Even though we perhaps live our lives subconsciously under the threat of dehydration, U of T students are rather lucky because they have access to a variety of water fountains around their classrooms… except the times they don’t!
Perhaps the quantity and accessibility of these dispensers is somewhat satisfactory, but the quality between different water fountains is ridiculous. While reusable bottle owners have a rather consistent experience in filling up their supplies from the downpouring stream located in the centre, those of us who need to kneel to take a sip from the curved stream of liquid by the side live our days not knowing how many drops we will get today.
As a Cinema Studies student who spends so much of his time within Innis College, I want to call out the water fountain located on the ground floor.

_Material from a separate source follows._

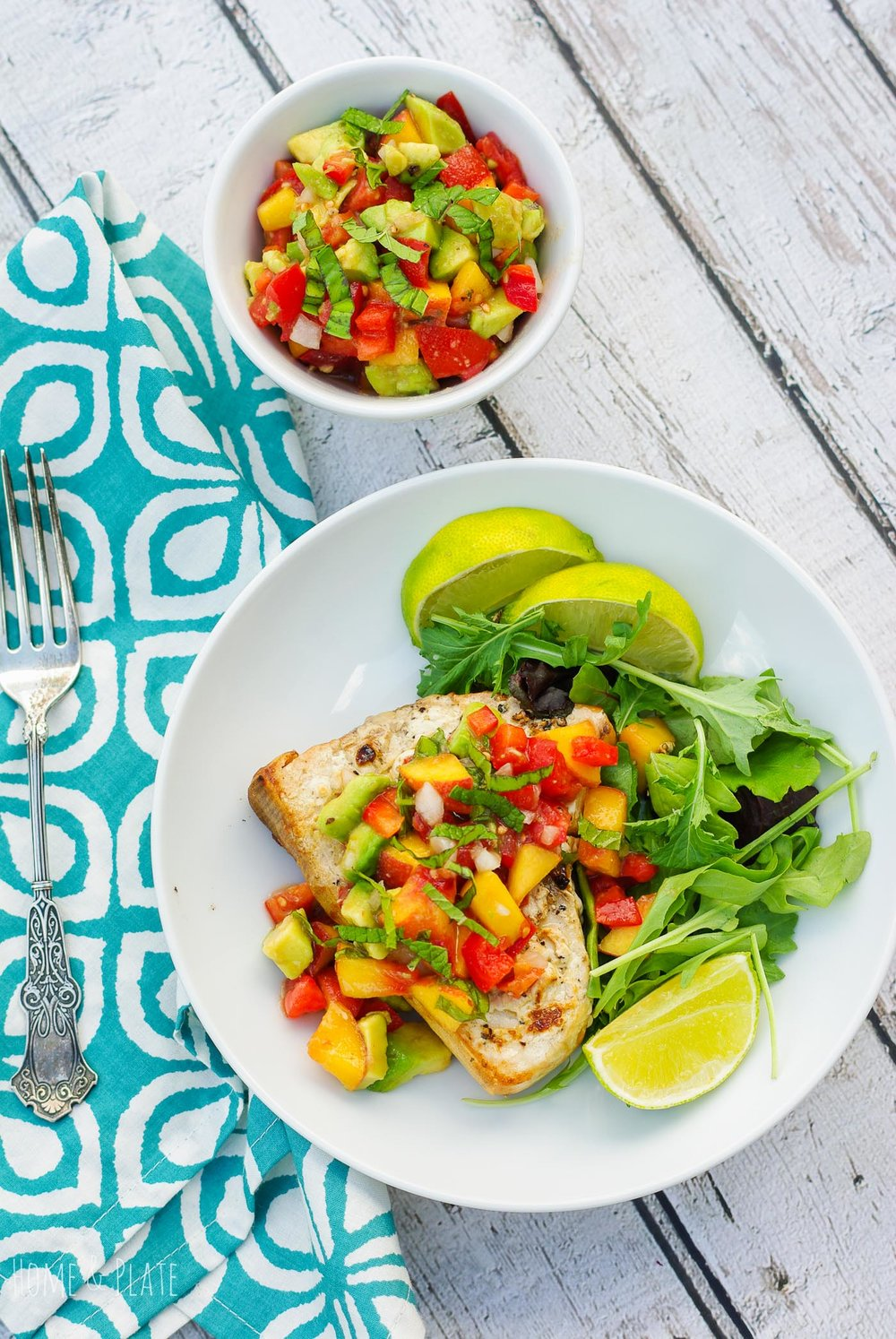 Grilled Swordfish with a Fruit Salsa | www.homeandplate.com | Take advantage of these late summer and fall evenings with a grilled swordfish dinner served with a fresh fruit salsa that's light and delicious.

The water pressure is so bad that the water can’t even form its half-circle shape — it just pours down from the hole, making it impossible to drink. Within the first couple milliseconds after pressing the button, one may be tricked into thinking the flow will be enough to make the water drinkable today — but nope, the pressure immediately drops down, just like our expectations.
A fellow student, Kadin (21), has developed a technique where he rhythmically taps the button in a start-stop fashion to momentarily squirt the water while he sips on the few drops he gets. It is a Sisyphean effort which I guess is better than succumbing to nihilism.
Worse still, it is the only fountain in the entire building. Even though the dispenser for bottles works in theory, it takes up such a long time to actually fill up that seeing several people line up before this monolith for minutes has become a common sight. And I know that the freaks who sip the water straight from the taps in the washrooms can no longer do it — as the basement floor is now closed down!
Sometimes I find myself going to the water fountain by the Starbucks on Robarts’ second floor (the GOAT) to drink some water. While the water pressure is perhaps too high that it ends up absolutely soaking me during the process, there is a pleasure that can be derived from having access to so much of this wonderful liquid.
I hope this piece will encourage some amendments about the water fountain.